### Source passage
Senior Congress leader P Chidambaram also asked Indian Army Chief Bipin Rawat to limit himself to his job after the latter questioned the leadership behind the anti-citizenship act protests.

All India Majlis-e-Ittehadul Muslimeen (AIMIM) chief Asaduddin Owaisi also said that army should not interfere in civilian issues.

He further stated that as per Constitution, the army should not interfere in civilian issues and right to protest was a fundamental right.

India Unrest

India is currently facing widespread protests after the Bharatiya Janata Party passed the controversial CAA. The Act makes it easier for non-Muslims from the neighbouring countries of Afghanistan, Bangladesh and Pakistan who settled in India prior to 2015 to gain Indian citizenship.

Thousands of people have protested, saying the law is anti-Muslim and the latest in a series of measures by Prime Minister Narendra Modi’s Hindu nationalist government to marginalise the community. At least six people have died in clashes between protesters and security forces. The government, in order to quell the protests, imposed internet bans and curfews.

### Request 1
Using the passage on the citizenship law protests, state whether each statement agrees with it: (a) P Chidambaram asked the Army Chief to limit himself to his job; (b) the Act eases citizenship for non-Muslims who settled in India before 2010; (c) at least ten people have died in the clashes. Answer yes or no for each, quoting the deciding words.

(Spatial question entries)
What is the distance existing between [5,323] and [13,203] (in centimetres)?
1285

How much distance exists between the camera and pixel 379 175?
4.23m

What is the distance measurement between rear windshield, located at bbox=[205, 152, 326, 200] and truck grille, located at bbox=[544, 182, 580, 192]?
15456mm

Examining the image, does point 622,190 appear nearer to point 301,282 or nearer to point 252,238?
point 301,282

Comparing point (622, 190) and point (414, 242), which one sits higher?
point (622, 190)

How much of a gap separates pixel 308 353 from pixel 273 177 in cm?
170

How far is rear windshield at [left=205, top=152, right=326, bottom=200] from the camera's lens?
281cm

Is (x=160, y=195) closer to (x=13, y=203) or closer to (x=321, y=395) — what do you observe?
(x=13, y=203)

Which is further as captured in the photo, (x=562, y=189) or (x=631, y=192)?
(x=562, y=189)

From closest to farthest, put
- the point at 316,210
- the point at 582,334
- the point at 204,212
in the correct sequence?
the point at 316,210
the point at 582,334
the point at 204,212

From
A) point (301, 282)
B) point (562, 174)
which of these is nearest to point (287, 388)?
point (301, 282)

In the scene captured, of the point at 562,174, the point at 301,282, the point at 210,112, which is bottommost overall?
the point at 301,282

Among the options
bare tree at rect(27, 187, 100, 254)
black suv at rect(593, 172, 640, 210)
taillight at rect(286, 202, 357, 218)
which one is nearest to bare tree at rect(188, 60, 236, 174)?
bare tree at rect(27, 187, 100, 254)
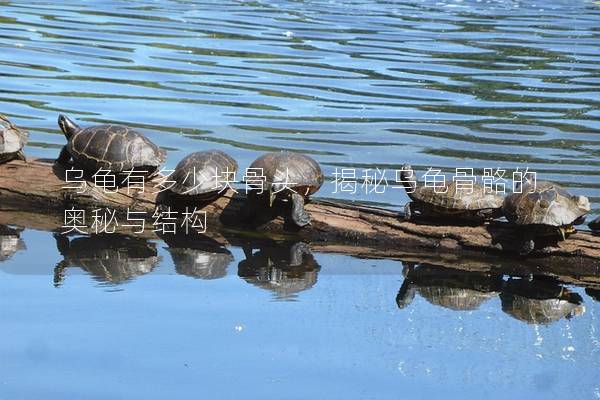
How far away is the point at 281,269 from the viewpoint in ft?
25.5

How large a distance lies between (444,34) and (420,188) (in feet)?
44.0

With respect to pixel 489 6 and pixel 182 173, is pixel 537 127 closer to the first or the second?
pixel 182 173

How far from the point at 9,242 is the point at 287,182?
82.8 inches

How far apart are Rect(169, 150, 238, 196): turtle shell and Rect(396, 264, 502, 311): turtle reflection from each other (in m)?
1.59

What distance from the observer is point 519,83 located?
16.1 meters

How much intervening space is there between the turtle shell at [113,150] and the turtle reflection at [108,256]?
0.57 meters

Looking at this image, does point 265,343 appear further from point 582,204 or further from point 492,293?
point 582,204

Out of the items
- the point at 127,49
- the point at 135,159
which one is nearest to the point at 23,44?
the point at 127,49

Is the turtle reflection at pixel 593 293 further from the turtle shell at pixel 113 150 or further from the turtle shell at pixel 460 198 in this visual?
the turtle shell at pixel 113 150

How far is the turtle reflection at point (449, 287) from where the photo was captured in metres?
7.21

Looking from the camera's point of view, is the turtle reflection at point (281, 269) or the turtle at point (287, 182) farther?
the turtle at point (287, 182)

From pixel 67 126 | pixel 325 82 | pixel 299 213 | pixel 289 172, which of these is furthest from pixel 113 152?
pixel 325 82

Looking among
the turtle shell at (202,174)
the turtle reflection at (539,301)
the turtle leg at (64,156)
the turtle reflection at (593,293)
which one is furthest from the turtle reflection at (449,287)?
the turtle leg at (64,156)

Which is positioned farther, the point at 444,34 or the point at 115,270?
the point at 444,34
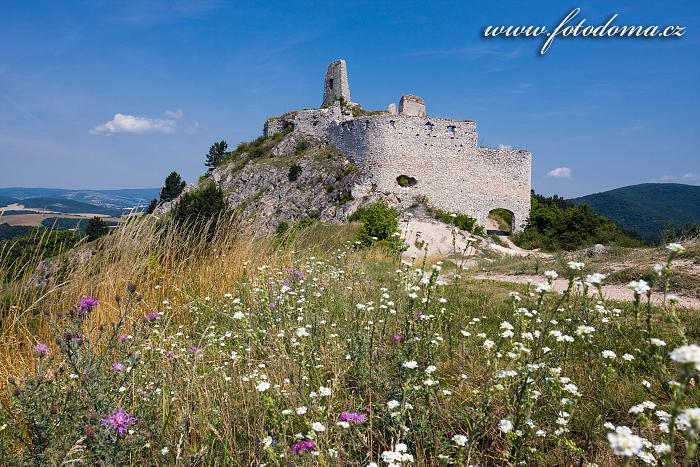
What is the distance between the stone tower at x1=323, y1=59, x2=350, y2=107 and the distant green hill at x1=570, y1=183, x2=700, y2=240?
6418 cm

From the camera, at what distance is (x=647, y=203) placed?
11738 cm

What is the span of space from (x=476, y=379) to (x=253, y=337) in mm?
1620

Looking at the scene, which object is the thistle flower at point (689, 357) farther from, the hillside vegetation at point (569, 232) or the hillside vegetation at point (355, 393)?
the hillside vegetation at point (569, 232)

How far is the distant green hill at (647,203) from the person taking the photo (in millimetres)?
96438

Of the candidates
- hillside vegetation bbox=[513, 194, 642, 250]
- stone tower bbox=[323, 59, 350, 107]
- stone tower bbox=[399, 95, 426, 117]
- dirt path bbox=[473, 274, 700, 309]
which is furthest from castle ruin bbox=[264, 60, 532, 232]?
dirt path bbox=[473, 274, 700, 309]

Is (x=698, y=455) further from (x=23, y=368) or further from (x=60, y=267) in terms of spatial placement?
(x=60, y=267)

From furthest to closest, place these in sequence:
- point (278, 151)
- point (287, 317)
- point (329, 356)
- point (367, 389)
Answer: point (278, 151), point (287, 317), point (329, 356), point (367, 389)

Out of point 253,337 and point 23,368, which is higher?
point 253,337

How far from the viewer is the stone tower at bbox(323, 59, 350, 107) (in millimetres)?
38062

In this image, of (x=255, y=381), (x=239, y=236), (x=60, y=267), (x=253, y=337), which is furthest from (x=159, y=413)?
(x=239, y=236)

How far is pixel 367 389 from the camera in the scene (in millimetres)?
2840

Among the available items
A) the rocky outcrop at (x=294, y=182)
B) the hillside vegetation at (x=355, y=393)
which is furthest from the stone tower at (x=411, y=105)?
the hillside vegetation at (x=355, y=393)

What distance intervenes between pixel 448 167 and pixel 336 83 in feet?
47.9

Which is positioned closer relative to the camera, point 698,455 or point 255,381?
point 698,455
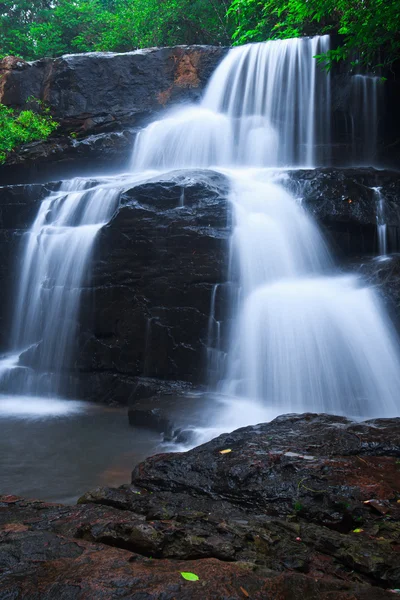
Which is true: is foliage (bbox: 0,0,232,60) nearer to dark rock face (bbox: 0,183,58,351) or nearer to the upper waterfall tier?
the upper waterfall tier

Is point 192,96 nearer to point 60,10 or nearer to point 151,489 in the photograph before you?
point 60,10

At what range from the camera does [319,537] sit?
2.52 m

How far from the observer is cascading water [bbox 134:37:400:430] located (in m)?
6.61

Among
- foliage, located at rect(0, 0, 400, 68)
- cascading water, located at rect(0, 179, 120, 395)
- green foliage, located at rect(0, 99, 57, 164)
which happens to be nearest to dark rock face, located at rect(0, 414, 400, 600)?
cascading water, located at rect(0, 179, 120, 395)

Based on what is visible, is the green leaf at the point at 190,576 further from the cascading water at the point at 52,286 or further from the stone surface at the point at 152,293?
the cascading water at the point at 52,286

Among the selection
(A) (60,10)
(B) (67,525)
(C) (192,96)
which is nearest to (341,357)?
(B) (67,525)

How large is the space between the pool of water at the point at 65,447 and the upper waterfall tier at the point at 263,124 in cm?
727

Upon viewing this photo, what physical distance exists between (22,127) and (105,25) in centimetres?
1106

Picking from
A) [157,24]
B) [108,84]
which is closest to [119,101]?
[108,84]

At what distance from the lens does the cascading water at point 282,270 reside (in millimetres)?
6609

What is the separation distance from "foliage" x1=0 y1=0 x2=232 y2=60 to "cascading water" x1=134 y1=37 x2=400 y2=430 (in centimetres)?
649

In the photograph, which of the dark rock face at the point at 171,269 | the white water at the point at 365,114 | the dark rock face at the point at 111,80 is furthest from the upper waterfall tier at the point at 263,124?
the dark rock face at the point at 171,269

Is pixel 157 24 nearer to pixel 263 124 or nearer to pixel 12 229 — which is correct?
pixel 263 124

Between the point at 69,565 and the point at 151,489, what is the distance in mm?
1654
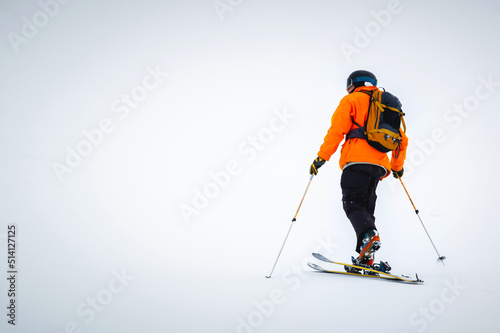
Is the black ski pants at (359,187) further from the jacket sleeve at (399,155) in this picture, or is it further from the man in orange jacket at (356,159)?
the jacket sleeve at (399,155)

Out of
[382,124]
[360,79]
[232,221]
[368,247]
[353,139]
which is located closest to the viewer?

### Request 2
Locate every line in the entries above that contains the word "correct", and copy each such line. Case counts.

### Task result 1
(a) Yes: "asked Indian Army Chief Bipin Rawat to limit himself to his job"
(b) No: "who settled in India prior to 2015"
(c) No: "At least six people have died in clashes between protesters and security forces"

### Task result 2
in the correct sequence?
Is pixel 157 24 nearer to pixel 263 124 or nearer to pixel 12 229 — which is correct?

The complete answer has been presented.